## [本文]
今朝は人気webサイト彼岸寺のお坊さんの説法集よりご紹介します。
仏教では、自尊心の強い状態を「慢(まん)」と呼び、煩悩であると説きます。高慢、傲慢、慢心という言葉がありますが、「慢」とは自尊心が強い、プライドが高いことを指し、仏教のものの見方でも、これは非常に恐ろしいこととされています。
一方、仏教ではプライドのことを「我慢(がまん)」と呼びます。一般的には、自分自身を抑制し、辛抱強く耐えるということを「我慢する」と言い、立派なこととされていますが、仏教では、自分に執着することを我執といい、自分自身を高く見て他人を軽蔑する心を「我慢」と呼ぶのです。
自分にこだわり、自分が正しい、自分が優れているとする生き方ほど、恐ろしいものはありません。
それはやがて、我が家が正しく優れている、また、我が国は正しく優れているという考え方に通じます。そのプライドが傷つけられると怒りが生れ、他人を見下すだけでなく、他人を攻撃することにつながります。

## [小問]
本文中の「今朝は人気webサイト彼岸寺のお坊さんの説法集よりご紹介します。」から「攻撃することにつながります。」までを、両端を含めて一字一句違えずに書き写すこと。

## [所与データ]
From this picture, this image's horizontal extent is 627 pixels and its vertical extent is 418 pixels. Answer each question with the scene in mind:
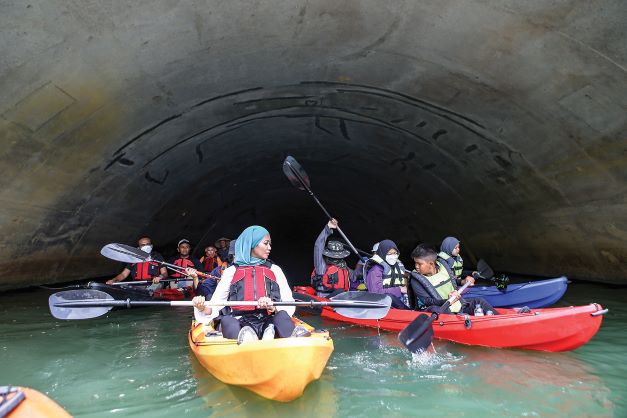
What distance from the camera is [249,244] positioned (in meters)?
4.02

## [小問の解答]
今朝は人気webサイト彼岸寺のお坊さんの説法集よりご紹介します。
仏教では、自尊心の強い状態を「慢(まん)」と呼び、煩悩であると説きます。高慢、傲慢、慢心という言葉がありますが、「慢」とは自尊心が強い、プライドが高いことを指し、仏教のものの見方でも、これは非常に恐ろしいこととされています。
一方、仏教ではプライドのことを「我慢(がまん)」と呼びます。一般的には、自分自身を抑制し、辛抱強く耐えるということを「我慢する」と言い、立派なこととされていますが、仏教では、自分に執着することを我執といい、自分自身を高く見て他人を軽蔑する心を「我慢」と呼ぶのです。
自分にこだわり、自分が正しい、自分が優れているとする生き方ほど、恐ろしいものはありません。
それはやがて、我が家が正しく優れている、また、我が国は正しく優れているという考え方に通じます。そのプライドが傷つけられると怒りが生れ、他人を見下すだけでなく、他人を攻撃することにつながります。